A specialized medical team at the Royal Hospital succeeded in performing three organ transplants from a brain-dead donor, during which three patients were given the opportunity to be treated for chronic organ failure.

The first liver transplant from a brain-dead donor was performed for an adult patient suffering from chronic liver failure, and for whom there was no available donor from relatives. It was performed by an Omani surgical team specialized in liver transplantation and under the supervision of the liver transplantation team at King Fahd Specialist Hospital in Dammam, and it represents a new achievement to be added in The field of organ transplantation within the national program for organ transplantation in the Sultanate of Oman.

Dr.
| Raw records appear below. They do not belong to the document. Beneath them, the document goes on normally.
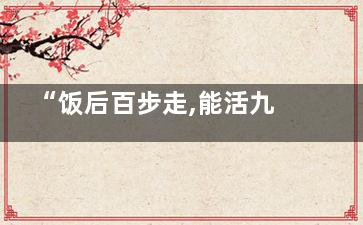 “饭后百步走,能活九十九”不科学,尤其是这类人,饭后百步走能活九十九的意思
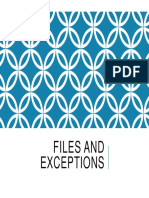 Files and Exceptions Files and Exceptions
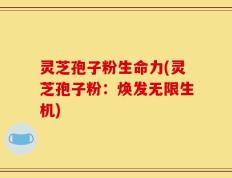 灵芝孢子粉生命力(灵芝孢子粉：焕发无限生机)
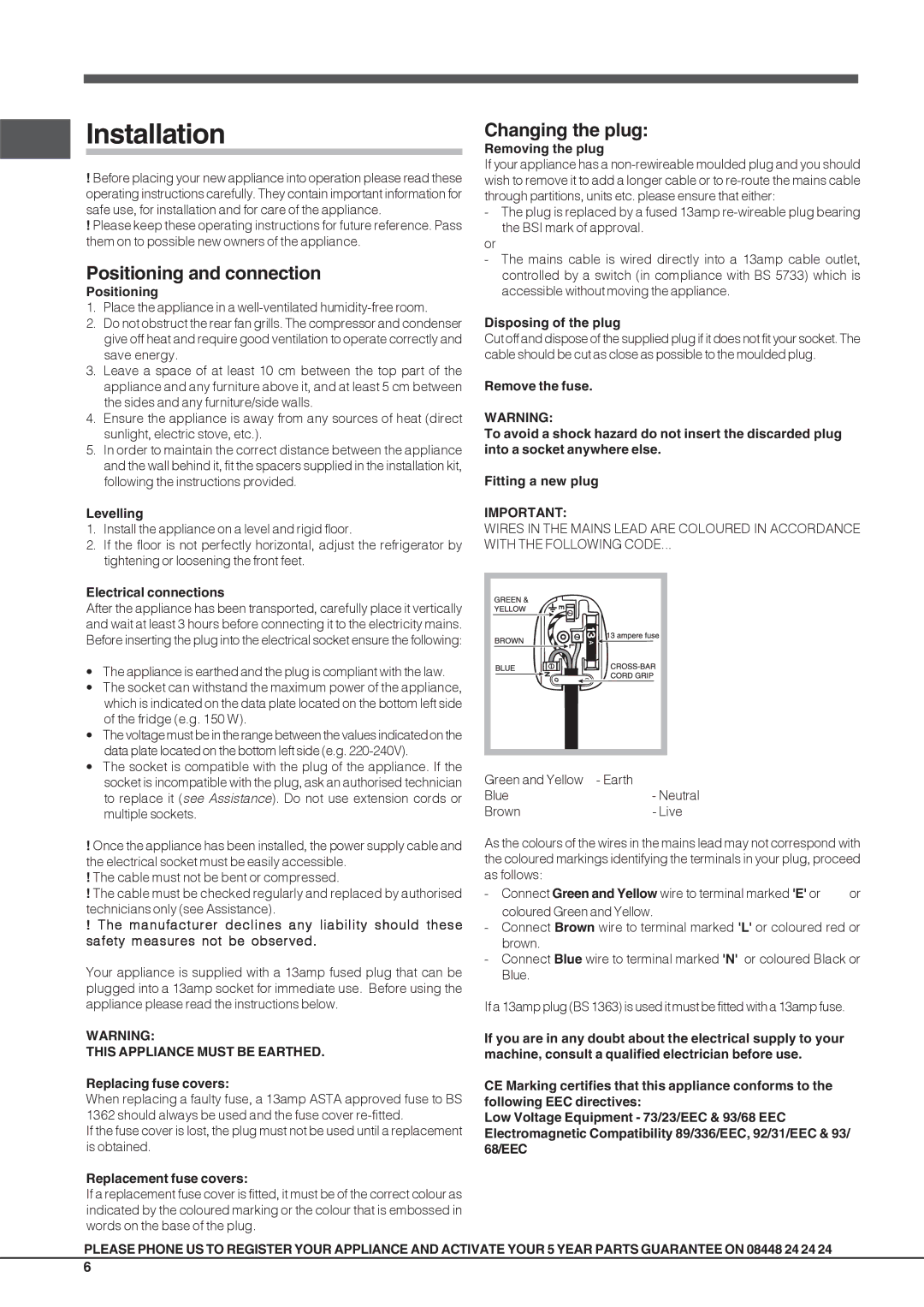 Hotpoint JFUFLxxxxx O3 GB Installation, Positioning and connection, Changing the plug, This Appliance Must be Earthed 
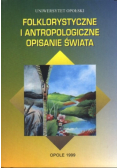 Folklorystyczne i antropologiczne opisanie świata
Salah bin Muhammad al-Jabri, a consultant in liver surgery and transplantation and head of the Liver Transplantation Committee at the Royal Hospital, told Oman News Agency (ONA) that the operation took about eight hours and was crowned with success, pointing out that liver resection requires well-trained cadres so that it is removed in an accurate and rapid manner so as not to damage the organ. to be cultivated.

He stated that among the difficulties facing this type of operation is the search for the appropriate patient to transplant these organs in a very short time and the availability of medical staff in the hospital in less than 24 hours to perform this type of operation.

He stressed that cooperation with the organ transplantation team at King Fahd Hospital in Dammam in the Kingdom of Saudi Arabia gave the national program for organ transplantation a great impetus to the development of the program, an increase in the experience of national cadres to perform this type of operation, and rapid and greater steps towards independence.

Two operations were also performed, namely the transplantation of kidneys for two children aged nine and ten years, who have been undergoing proton dialysis for years, and with their illness they lost their innocence and childhood among the corridors of the hospital during their frequent visits, and they did not have a donor from relatives.